There’s no cause for the government to consider such a move, and that’s why the current system has been in place for decades — under multiple Democratic and Republican boards. The push for micro-unionization is the latest evidence that former SEIU attorney Craig Becker has forced the NLRB to an inappropriate role of activism on behalf of organized labor and at the expense of employees and employers.
During Becker’s tenure, the board has pushed unprecedented and disruptive changes to labor laws, including: stripping the right to secret ballots in cases where an employer signs an agreement; providing union agents access to an employer’s property, even where the union is there simply to harm the business; potentially opening the door to card check drives at charter schools; and even authorizing the NLRB’s general counsel to sue states in which voters have attempted to protect secret ballots. CDW warned that a renewed fight over Becker’s nomination to the NLRB, along with his continued presence, would directly contradict the president’s latest statements in support of employers and job creation.
Such a blatantly activist move by the NLRB — going around employees’ wishes and the framework of the law to force unionization upon small businesses in every manner possible — shows a complete lack of regard for job creation and economic reality, all in order to continue bailing out Big Labor.
Every day, more employers become aware of the NLRB’s real agenda.

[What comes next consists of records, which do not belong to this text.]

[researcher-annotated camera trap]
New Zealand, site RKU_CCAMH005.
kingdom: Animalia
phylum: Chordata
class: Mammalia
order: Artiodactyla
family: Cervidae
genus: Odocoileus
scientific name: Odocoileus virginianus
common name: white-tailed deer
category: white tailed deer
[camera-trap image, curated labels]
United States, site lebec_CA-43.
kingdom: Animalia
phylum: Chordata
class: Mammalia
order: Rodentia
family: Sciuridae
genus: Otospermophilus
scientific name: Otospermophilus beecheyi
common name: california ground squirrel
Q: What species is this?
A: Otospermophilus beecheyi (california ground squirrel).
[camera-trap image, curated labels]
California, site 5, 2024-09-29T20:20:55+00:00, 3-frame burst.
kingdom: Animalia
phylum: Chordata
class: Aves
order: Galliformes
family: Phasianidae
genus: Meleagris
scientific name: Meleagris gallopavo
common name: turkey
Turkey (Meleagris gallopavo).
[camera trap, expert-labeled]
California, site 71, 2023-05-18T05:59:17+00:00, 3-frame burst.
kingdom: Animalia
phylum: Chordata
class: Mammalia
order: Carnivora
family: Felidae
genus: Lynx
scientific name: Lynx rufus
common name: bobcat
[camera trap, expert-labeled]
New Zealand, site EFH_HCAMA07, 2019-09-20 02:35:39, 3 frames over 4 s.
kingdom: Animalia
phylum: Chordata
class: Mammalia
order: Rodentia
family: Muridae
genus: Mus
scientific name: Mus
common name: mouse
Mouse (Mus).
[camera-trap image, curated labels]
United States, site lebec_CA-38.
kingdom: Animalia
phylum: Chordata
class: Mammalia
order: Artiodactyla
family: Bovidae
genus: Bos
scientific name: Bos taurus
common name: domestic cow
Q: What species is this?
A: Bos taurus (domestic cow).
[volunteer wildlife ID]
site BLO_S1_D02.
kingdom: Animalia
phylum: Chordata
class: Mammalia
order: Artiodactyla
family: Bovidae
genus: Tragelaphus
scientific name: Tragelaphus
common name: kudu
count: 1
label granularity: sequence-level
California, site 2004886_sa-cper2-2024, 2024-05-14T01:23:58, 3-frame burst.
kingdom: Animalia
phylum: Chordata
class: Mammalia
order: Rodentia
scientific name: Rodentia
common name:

And with each new realization comes more frustration and anger at the capture of a federal agency by organized labor.
Small business owners know what our nation’s leaders need to recognize: Job creators need to be left alone to focus on creating jobs, not on battling a swarm of new union organizing campaigns. That includes reining in a board focused on special interests.
Brett McMahon is a spokesman for the Free Enterprise Alliance’s Halt The Assault campaign.